Some weeks ago, we wrote about the qualifications to testify as an expert witness (see The Case of the Inexpert Expert). An expert needs “knowledge, skill, experience, training or education.” However, unless the proffered expert is also an acknowledged psychic, there are some subjects on which even the most technically proficient individual may not testify. (Bone Care International LLC et al. v. Pentech Pharmaceuticals, Inc. et al.)
Bone Care sued Pentech, alleging infringement of patents directed to “a method of lowering levels of parathyroid hormone (PTH) in patients with hyperparathyroidism secondary to end-stage renal failure by administering an effective amount of the drug doxercalciferol, a vitamin D₂ analog” (we have no idea what this means but include it to provide “background” and “color”). The defendants responded that the subject patents were invalid in view of certain prior art and, further, were unenforceable because during prosecution, the patentee had knowingly withheld certain prior art from the Patent Office with the “intent to deceive” – the omnipresent “inequitable conduct” defense.

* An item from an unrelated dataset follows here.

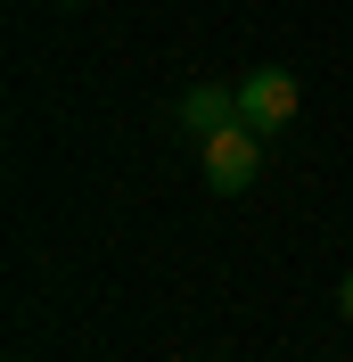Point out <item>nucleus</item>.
<instances>
[{"instance_id": "1", "label": "nucleus", "mask_w": 353, "mask_h": 362, "mask_svg": "<svg viewBox=\"0 0 353 362\" xmlns=\"http://www.w3.org/2000/svg\"><path fill=\"white\" fill-rule=\"evenodd\" d=\"M198 157H205V189H214V198H239L246 181L263 173V132L222 124V132H205V140H198Z\"/></svg>"}, {"instance_id": "2", "label": "nucleus", "mask_w": 353, "mask_h": 362, "mask_svg": "<svg viewBox=\"0 0 353 362\" xmlns=\"http://www.w3.org/2000/svg\"><path fill=\"white\" fill-rule=\"evenodd\" d=\"M239 124H246V132H287V124H296V74H287V66H255V74H246V83H239Z\"/></svg>"}, {"instance_id": "3", "label": "nucleus", "mask_w": 353, "mask_h": 362, "mask_svg": "<svg viewBox=\"0 0 353 362\" xmlns=\"http://www.w3.org/2000/svg\"><path fill=\"white\" fill-rule=\"evenodd\" d=\"M222 124H239V83H198L181 90V132H222Z\"/></svg>"}, {"instance_id": "4", "label": "nucleus", "mask_w": 353, "mask_h": 362, "mask_svg": "<svg viewBox=\"0 0 353 362\" xmlns=\"http://www.w3.org/2000/svg\"><path fill=\"white\" fill-rule=\"evenodd\" d=\"M337 305H345V321H353V272H345V288H337Z\"/></svg>"}, {"instance_id": "5", "label": "nucleus", "mask_w": 353, "mask_h": 362, "mask_svg": "<svg viewBox=\"0 0 353 362\" xmlns=\"http://www.w3.org/2000/svg\"><path fill=\"white\" fill-rule=\"evenodd\" d=\"M66 8H83V0H66Z\"/></svg>"}]
</instances>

Undaunted, Bone Care offered the testimony of their technical expert who opined that the patentee had not intended to deceive the Patent Office and had conceived the inventions before the date of the prior art cited by the defendants. The defendants “moved” (lawyerspeak for “filed a motion”) to exclude this testimony as improper.
Motion granted. The expert’s “education, training and experience … do not qualify him with the expertise to plumb the inventor’s and attorneys’ minds and discern whether they ‘lacked candor’ or had actual intent to deceive during prosecution of the [patent].” Similarly, while the expert would be allowed to testify as to “the evolution of the … patent applications’ description of the invention … he may not, however, speculate in light of this evolution as to when the idea … actually was first conceived.”
THE LESSON TO BE LEARNED: Unless your expert is Simon Baker, he won’t be allowed to testify as to what was in the minds of others.